Profile of Jessica Thomas
- Jessica Thomas
- PhD Student
Throughout my life I have had a strong interest in and passion for wildlife ecology, management and conservation which has now led me to discover and develop a particular interest in molecular ecology and conservation genetics. In October 2013 I began a PhD studentship at Bangor University, for which I am working in the field of ancient DNA and using the past to help address current and future conservation issues. Before moving to Bangor I was based at the University of Glamorgan (University of South Wales) where I obtained a BSc Hons in International Wildlife Biology and an MRes for my project entitled “A Population Genetic Study of Manta birostris and Mobula Species”. Travel is a huge passion of mine and both during my degree and personal life I have been fortunate to visit and work in some incredible destinations. I have carried out field work within the U.K., South Africa and Indonesia, as well as conservation work in Australia. I also love sharing my passions with others and have been able to do this through educational roles as an hourly paid lecturer at the University of Glamorgan and also as the DNA Course Leader for Operation Wallacea, running a field lab located in the Cloud Forests of Honduras.

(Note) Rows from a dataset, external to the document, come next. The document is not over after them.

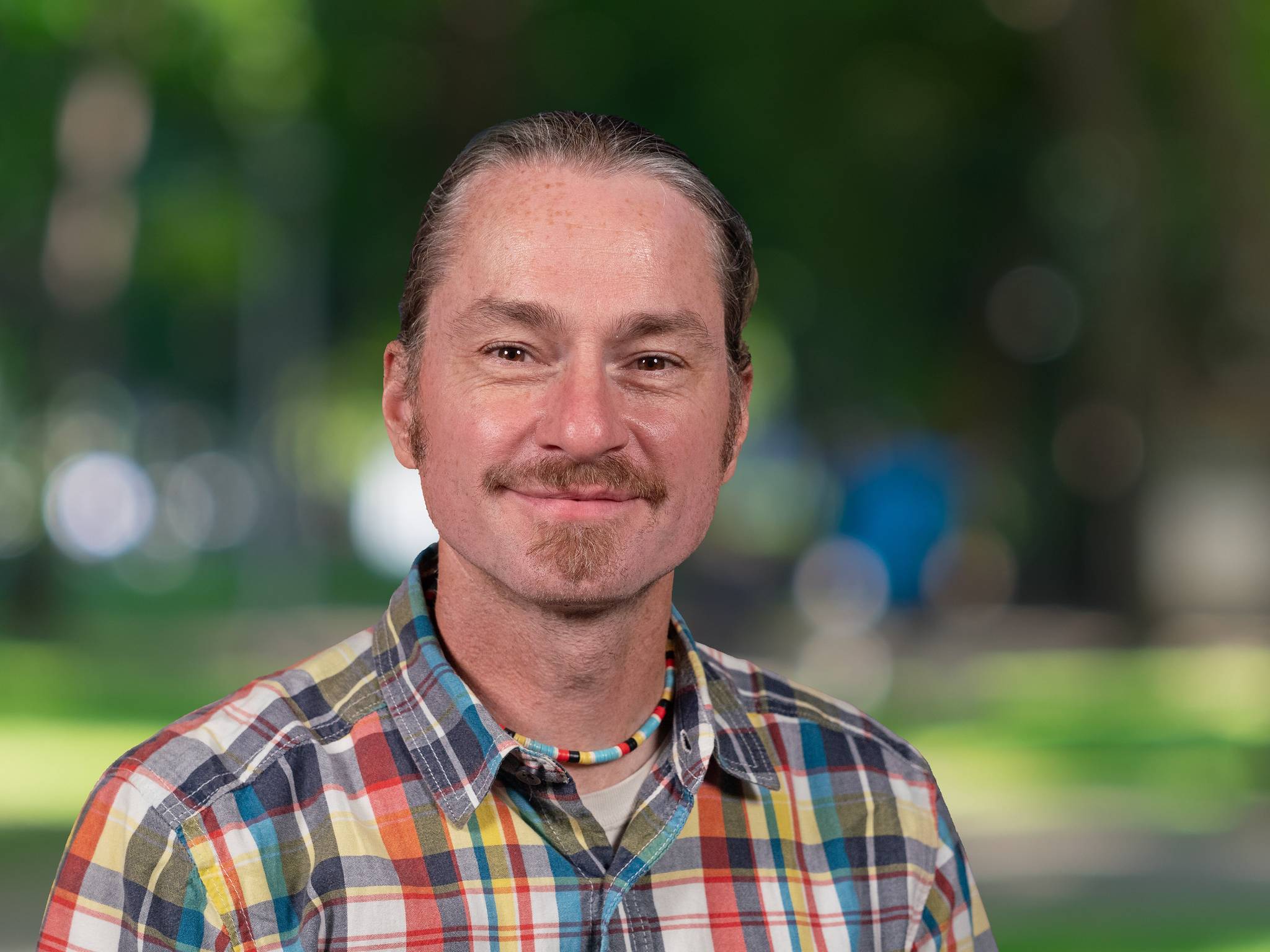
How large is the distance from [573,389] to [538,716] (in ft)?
1.47

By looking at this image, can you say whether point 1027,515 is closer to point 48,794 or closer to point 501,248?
point 48,794

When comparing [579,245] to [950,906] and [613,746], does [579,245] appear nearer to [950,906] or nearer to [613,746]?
[613,746]

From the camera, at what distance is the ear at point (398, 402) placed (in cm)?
258

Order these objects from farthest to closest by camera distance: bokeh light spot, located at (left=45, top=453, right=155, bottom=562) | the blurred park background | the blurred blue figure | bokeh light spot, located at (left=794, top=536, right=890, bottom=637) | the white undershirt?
bokeh light spot, located at (left=45, top=453, right=155, bottom=562) → the blurred blue figure → bokeh light spot, located at (left=794, top=536, right=890, bottom=637) → the blurred park background → the white undershirt

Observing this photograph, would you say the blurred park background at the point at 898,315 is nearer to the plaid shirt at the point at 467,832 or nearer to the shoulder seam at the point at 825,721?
the shoulder seam at the point at 825,721

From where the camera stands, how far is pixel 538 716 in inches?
95.7

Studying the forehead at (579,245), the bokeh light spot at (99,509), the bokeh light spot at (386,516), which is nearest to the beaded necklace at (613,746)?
the forehead at (579,245)

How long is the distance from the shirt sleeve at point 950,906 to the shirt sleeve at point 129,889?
3.27ft

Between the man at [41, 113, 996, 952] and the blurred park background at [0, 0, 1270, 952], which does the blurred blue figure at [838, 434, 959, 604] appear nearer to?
the blurred park background at [0, 0, 1270, 952]

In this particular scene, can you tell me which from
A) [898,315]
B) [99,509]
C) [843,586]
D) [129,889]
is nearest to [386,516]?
[99,509]

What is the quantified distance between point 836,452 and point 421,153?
41.1ft

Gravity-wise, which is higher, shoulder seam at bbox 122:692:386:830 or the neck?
the neck

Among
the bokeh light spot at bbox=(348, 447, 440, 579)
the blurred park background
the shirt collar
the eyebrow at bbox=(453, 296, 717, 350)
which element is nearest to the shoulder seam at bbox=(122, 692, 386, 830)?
the shirt collar

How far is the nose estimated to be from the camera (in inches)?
90.2
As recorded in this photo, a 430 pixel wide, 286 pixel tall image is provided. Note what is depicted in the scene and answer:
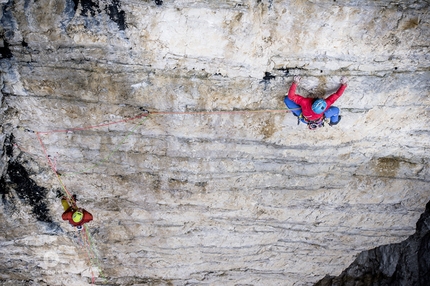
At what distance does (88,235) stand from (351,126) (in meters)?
3.16

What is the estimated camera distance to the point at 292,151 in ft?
10.0

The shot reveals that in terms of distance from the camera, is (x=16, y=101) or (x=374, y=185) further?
(x=374, y=185)

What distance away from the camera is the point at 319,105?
233 centimetres

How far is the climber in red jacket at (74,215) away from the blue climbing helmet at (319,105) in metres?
2.41

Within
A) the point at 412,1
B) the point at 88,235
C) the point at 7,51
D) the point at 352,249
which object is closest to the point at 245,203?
the point at 352,249

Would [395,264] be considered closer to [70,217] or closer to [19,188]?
[70,217]

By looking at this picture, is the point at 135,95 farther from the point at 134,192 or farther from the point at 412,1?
the point at 412,1

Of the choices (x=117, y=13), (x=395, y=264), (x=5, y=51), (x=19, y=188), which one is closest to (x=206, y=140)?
(x=117, y=13)

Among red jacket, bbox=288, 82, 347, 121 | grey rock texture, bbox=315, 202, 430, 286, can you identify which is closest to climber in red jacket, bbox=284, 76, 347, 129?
red jacket, bbox=288, 82, 347, 121

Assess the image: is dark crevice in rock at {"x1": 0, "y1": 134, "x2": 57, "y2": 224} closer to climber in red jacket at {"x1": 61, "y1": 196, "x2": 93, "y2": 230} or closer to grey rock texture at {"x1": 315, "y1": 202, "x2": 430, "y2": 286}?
climber in red jacket at {"x1": 61, "y1": 196, "x2": 93, "y2": 230}

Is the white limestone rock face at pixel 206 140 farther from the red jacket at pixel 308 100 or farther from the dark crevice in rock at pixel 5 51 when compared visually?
the red jacket at pixel 308 100

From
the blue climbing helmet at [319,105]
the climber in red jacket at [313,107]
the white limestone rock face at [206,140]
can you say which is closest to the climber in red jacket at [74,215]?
the white limestone rock face at [206,140]

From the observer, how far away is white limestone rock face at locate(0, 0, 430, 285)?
2295mm

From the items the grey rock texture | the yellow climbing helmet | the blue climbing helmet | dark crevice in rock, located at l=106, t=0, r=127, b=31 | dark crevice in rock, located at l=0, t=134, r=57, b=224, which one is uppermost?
dark crevice in rock, located at l=106, t=0, r=127, b=31
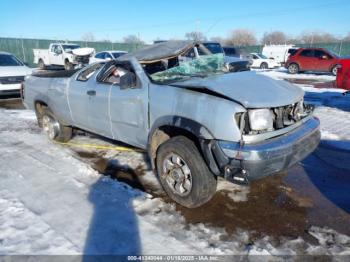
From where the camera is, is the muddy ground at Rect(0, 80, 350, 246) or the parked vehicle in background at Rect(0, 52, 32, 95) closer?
the muddy ground at Rect(0, 80, 350, 246)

Investigating the influence of environmental change on species extinction
Principal investigator(s) of project(s):
Dr. Michael Knapp (Bangor University)
Co-investigator(s) of project(s):
NERC PhD Studentship
Current Research Project:
My PhD research in ancient population genetics focuses on species-environment interactions in different ecosystems and the influence of environmental change on species extinction. It consists of several individual projects. For example, I am interested in the influence of climate warming on cold adapted marine bird species such as the Great Auk. The Great Auk is a cold adapted sea bird that went extinct in the 19th century. While overhunting has likely caused its extinction, whether or not its disappearance was facilitated by stress through increasingly warm and less favourable habitats is unknown. Using a combination of palaeogenetic and palaeoenvironmental data, this project aims to reconstruct spatial and temporal population dynamics of the Great Auk and correlate them with environmental change and increasing exploitation by humans. By integrating data from archaeology, palaeoclimatology, genetics and population biology, this multidisciplinary project will provide a powerful framework to assess the relative importance of environmental change and human hunting in the extinction of the Great Auk. The project will also help identify population genetic features characteristic for a species under immediate threat of extinction, therefore supporting conservation efforts for other arctic and subarctic bird species.